* [Try it]: The reply to the records below should contain exactly the lines from the line with "capacidad del parásito de producir toxinas." through the line with "Dr.Shawky_2011@Yahoo.com", and nothing besides.

Transcribed page contents
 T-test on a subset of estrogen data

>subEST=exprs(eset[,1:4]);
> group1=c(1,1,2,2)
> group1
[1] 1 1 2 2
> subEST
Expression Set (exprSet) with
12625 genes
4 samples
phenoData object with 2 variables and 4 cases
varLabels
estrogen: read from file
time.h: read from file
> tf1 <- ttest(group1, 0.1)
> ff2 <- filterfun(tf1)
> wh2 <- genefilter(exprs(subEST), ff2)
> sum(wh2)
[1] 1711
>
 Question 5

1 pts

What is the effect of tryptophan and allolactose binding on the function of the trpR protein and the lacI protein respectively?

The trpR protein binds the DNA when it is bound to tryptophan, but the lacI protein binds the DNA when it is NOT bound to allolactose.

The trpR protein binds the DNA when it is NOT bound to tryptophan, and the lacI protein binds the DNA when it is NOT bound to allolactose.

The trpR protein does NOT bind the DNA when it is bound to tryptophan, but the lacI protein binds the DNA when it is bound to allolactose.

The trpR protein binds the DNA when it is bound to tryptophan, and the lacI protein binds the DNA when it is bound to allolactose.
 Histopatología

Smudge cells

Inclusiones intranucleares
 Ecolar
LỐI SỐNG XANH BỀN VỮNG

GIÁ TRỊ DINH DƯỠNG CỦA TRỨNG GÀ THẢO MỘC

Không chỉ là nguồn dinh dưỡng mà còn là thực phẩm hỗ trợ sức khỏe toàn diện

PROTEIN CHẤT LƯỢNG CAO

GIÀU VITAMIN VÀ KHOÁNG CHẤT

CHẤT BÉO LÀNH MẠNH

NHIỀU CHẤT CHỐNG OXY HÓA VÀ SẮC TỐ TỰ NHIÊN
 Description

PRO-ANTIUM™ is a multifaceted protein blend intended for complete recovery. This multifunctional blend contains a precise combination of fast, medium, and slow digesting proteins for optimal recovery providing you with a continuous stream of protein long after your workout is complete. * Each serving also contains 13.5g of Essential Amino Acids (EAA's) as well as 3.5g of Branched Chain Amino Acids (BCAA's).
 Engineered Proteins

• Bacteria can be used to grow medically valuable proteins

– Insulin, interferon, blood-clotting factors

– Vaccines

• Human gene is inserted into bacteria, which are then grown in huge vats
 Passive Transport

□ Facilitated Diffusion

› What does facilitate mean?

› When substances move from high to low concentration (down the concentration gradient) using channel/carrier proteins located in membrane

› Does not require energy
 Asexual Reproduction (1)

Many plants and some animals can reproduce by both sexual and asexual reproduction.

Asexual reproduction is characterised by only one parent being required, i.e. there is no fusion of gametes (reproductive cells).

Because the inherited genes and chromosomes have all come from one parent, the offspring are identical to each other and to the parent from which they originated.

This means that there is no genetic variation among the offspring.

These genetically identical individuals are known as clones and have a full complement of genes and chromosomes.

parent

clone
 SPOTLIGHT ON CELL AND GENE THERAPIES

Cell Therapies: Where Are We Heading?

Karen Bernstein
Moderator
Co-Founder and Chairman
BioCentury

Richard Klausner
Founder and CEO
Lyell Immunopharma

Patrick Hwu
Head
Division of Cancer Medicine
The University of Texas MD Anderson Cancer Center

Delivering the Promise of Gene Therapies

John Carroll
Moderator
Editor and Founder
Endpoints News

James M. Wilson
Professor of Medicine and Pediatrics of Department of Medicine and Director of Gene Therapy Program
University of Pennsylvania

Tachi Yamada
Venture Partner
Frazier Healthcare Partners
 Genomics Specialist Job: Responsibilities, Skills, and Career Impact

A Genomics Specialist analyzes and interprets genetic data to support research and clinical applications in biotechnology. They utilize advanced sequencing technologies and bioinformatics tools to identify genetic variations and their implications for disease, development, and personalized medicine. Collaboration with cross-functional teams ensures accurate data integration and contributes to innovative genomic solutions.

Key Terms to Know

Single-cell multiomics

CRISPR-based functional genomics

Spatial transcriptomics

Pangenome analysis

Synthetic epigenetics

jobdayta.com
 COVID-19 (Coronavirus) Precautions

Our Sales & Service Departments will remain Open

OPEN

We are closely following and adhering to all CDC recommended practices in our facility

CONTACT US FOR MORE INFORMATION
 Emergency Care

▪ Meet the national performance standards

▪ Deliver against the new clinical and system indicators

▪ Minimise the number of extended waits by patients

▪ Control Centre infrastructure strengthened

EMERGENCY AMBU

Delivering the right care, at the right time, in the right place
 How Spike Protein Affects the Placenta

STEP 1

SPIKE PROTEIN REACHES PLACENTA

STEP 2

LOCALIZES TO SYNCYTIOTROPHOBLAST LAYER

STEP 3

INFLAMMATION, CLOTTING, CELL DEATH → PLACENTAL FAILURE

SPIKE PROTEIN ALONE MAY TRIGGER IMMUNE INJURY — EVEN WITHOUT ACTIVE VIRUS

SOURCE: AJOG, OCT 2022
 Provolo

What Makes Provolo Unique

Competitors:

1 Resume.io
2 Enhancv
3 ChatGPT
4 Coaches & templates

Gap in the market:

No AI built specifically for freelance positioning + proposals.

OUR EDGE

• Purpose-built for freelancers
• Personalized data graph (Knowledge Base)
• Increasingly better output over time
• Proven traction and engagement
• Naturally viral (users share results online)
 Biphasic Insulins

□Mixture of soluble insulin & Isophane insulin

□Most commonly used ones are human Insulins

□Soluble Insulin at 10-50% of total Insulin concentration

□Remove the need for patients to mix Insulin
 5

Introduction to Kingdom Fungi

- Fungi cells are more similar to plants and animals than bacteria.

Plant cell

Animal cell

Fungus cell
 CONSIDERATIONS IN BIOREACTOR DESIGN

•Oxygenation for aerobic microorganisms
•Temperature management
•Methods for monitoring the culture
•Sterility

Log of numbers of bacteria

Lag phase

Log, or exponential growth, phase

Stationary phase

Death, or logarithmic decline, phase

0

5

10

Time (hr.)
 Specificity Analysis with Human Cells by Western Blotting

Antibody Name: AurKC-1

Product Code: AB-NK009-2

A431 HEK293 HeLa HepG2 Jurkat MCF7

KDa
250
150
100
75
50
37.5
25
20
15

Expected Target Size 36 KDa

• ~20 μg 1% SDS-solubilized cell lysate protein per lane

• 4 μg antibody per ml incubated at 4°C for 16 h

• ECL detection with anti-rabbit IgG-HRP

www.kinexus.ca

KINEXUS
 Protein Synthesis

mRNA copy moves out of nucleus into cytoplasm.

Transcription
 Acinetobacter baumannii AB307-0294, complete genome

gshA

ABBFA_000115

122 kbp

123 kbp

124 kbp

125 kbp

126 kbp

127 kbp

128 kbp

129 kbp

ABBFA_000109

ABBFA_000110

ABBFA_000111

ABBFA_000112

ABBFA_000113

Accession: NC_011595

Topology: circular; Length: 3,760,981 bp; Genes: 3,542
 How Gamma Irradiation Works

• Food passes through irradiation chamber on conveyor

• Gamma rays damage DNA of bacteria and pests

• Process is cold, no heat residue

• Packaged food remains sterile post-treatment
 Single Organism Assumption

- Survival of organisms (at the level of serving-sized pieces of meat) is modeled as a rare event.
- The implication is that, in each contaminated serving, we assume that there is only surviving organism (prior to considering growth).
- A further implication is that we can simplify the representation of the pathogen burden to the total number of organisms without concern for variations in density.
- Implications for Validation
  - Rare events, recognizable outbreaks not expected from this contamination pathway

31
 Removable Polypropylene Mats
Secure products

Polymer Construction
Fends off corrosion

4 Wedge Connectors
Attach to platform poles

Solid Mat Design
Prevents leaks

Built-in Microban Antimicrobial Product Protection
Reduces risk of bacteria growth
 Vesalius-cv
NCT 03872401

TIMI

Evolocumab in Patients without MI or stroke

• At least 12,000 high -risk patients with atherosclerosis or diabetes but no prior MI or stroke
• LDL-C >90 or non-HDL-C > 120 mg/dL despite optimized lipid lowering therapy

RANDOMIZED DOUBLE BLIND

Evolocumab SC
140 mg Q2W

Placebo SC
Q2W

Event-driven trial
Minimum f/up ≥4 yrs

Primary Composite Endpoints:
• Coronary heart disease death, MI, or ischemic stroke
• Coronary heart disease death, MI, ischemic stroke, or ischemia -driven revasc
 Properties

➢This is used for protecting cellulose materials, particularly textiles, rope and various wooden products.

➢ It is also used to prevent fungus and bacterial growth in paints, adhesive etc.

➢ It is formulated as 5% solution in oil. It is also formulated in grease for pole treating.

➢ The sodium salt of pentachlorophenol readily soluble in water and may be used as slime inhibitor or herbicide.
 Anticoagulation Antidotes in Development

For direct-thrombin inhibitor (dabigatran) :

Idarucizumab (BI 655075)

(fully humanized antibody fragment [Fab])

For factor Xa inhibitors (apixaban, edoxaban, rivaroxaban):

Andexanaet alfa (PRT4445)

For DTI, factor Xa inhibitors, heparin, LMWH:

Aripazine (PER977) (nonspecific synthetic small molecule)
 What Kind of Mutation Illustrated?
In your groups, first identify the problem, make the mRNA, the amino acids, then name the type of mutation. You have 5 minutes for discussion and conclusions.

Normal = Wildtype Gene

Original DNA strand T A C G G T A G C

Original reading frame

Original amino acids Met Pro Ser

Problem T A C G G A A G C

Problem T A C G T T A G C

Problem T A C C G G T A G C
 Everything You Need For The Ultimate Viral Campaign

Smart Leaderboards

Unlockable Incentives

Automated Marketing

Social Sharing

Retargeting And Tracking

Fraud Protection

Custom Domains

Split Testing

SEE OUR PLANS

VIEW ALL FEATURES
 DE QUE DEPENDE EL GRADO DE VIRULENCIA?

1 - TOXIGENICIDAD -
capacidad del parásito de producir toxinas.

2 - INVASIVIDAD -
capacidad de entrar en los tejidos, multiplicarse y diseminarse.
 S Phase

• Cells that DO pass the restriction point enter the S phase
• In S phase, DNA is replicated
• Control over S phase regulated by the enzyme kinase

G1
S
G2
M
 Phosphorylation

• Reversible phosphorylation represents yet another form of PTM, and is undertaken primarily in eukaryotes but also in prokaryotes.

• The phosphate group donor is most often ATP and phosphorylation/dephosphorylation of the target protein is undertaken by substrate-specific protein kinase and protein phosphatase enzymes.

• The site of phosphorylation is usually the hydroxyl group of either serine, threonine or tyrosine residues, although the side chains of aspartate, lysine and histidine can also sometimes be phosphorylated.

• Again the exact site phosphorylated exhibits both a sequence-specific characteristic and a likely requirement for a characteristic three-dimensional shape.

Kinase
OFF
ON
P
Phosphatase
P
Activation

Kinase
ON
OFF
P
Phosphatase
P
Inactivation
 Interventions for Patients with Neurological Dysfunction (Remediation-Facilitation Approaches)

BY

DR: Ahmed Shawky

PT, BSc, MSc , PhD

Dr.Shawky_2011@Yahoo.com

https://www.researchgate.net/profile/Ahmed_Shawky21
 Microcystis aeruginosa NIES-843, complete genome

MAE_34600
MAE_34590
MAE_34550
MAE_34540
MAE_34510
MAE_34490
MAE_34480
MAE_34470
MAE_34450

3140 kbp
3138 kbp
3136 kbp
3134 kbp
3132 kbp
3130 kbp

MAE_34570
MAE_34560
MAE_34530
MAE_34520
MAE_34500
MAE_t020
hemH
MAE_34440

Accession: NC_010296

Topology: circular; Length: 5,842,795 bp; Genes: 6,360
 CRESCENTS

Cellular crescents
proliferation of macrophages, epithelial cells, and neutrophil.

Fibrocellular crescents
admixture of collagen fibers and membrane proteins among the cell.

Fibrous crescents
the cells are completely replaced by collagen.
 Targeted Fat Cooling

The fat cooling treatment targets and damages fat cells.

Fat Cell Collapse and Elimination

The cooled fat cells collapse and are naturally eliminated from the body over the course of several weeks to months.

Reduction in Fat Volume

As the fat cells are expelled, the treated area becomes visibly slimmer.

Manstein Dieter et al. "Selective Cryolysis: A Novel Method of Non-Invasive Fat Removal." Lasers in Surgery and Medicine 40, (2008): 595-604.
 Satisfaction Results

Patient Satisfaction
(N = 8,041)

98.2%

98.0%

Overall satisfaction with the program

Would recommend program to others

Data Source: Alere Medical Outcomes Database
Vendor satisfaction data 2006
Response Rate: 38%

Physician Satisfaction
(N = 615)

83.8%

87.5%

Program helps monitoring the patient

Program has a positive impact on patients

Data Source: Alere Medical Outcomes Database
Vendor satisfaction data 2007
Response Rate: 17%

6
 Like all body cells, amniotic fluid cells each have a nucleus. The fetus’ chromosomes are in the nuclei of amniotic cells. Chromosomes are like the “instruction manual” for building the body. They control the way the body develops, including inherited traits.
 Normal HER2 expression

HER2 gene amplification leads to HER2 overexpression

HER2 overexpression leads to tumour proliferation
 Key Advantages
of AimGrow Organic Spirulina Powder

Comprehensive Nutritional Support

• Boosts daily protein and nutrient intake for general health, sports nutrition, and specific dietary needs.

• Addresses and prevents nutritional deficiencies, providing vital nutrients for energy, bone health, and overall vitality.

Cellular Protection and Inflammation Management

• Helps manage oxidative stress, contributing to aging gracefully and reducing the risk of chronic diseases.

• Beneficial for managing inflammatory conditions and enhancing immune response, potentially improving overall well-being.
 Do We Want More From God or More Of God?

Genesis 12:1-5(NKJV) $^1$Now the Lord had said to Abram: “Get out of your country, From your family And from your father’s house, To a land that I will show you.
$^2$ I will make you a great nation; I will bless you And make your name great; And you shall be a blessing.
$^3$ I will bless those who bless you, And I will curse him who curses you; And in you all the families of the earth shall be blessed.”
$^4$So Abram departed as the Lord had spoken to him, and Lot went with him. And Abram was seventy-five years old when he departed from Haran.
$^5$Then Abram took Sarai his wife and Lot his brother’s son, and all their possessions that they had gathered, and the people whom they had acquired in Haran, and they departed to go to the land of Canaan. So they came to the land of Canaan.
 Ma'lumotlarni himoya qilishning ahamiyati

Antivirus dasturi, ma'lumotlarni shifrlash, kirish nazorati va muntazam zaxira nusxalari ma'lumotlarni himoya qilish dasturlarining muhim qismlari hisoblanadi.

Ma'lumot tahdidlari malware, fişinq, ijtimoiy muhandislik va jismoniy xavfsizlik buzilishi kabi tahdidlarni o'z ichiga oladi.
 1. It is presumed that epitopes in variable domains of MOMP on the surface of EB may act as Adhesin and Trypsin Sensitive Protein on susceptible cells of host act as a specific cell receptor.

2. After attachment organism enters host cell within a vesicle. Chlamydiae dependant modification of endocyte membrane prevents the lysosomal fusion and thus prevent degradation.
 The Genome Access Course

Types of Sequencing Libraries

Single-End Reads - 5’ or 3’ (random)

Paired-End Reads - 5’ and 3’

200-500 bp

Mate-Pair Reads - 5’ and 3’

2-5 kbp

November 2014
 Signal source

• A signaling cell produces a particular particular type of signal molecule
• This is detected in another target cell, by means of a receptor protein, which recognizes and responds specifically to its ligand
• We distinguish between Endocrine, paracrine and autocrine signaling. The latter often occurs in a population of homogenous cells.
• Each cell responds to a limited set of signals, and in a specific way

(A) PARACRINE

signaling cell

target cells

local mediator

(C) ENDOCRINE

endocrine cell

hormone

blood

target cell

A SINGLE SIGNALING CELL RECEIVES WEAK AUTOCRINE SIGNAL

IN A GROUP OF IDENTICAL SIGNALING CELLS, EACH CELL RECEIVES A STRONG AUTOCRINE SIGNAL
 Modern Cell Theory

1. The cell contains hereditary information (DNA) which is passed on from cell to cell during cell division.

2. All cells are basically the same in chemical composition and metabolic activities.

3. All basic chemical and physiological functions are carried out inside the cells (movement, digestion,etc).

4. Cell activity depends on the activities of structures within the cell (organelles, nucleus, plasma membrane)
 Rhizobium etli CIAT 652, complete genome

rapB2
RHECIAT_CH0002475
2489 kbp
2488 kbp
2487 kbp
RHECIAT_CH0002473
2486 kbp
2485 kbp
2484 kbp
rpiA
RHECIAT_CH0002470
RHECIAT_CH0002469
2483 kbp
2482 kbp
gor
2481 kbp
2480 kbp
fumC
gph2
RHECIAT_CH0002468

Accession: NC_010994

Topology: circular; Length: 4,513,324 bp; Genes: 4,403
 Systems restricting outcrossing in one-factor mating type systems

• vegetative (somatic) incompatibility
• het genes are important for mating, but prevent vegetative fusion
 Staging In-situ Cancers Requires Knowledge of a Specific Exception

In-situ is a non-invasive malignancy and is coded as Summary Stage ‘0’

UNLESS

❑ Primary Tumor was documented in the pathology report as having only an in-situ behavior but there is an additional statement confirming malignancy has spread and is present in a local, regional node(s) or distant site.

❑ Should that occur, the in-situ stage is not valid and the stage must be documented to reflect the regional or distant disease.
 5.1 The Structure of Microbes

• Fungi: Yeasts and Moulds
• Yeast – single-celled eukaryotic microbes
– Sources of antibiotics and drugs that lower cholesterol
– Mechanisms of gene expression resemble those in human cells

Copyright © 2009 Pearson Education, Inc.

* [Exercise solution]:
capacidad del parásito de producir toxinas.

2 - INVASIVIDAD -
capacidad de entrar en los tejidos, multiplicarse y diseminarse.
 S Phase

• Cells that DO pass the restriction point enter the S phase
• In S phase, DNA is replicated
• Control over S phase regulated by the enzyme kinase

G1
S
G2
M
 Phosphorylation

• Reversible phosphorylation represents yet another form of PTM, and is undertaken primarily in eukaryotes but also in prokaryotes.

• The phosphate group donor is most often ATP and phosphorylation/dephosphorylation of the target protein is undertaken by substrate-specific protein kinase and protein phosphatase enzymes.

• The site of phosphorylation is usually the hydroxyl group of either serine, threonine or tyrosine residues, although the side chains of aspartate, lysine and histidine can also sometimes be phosphorylated.

• Again the exact site phosphorylated exhibits both a sequence-specific characteristic and a likely requirement for a characteristic three-dimensional shape.

Kinase
OFF
ON
P
Phosphatase
P
Activation

Kinase
ON
OFF
P
Phosphatase
P
Inactivation
 Interventions for Patients with Neurological Dysfunction (Remediation-Facilitation Approaches)

BY

DR: Ahmed Shawky

PT, BSc, MSc , PhD

Dr.Shawky_2011@Yahoo.com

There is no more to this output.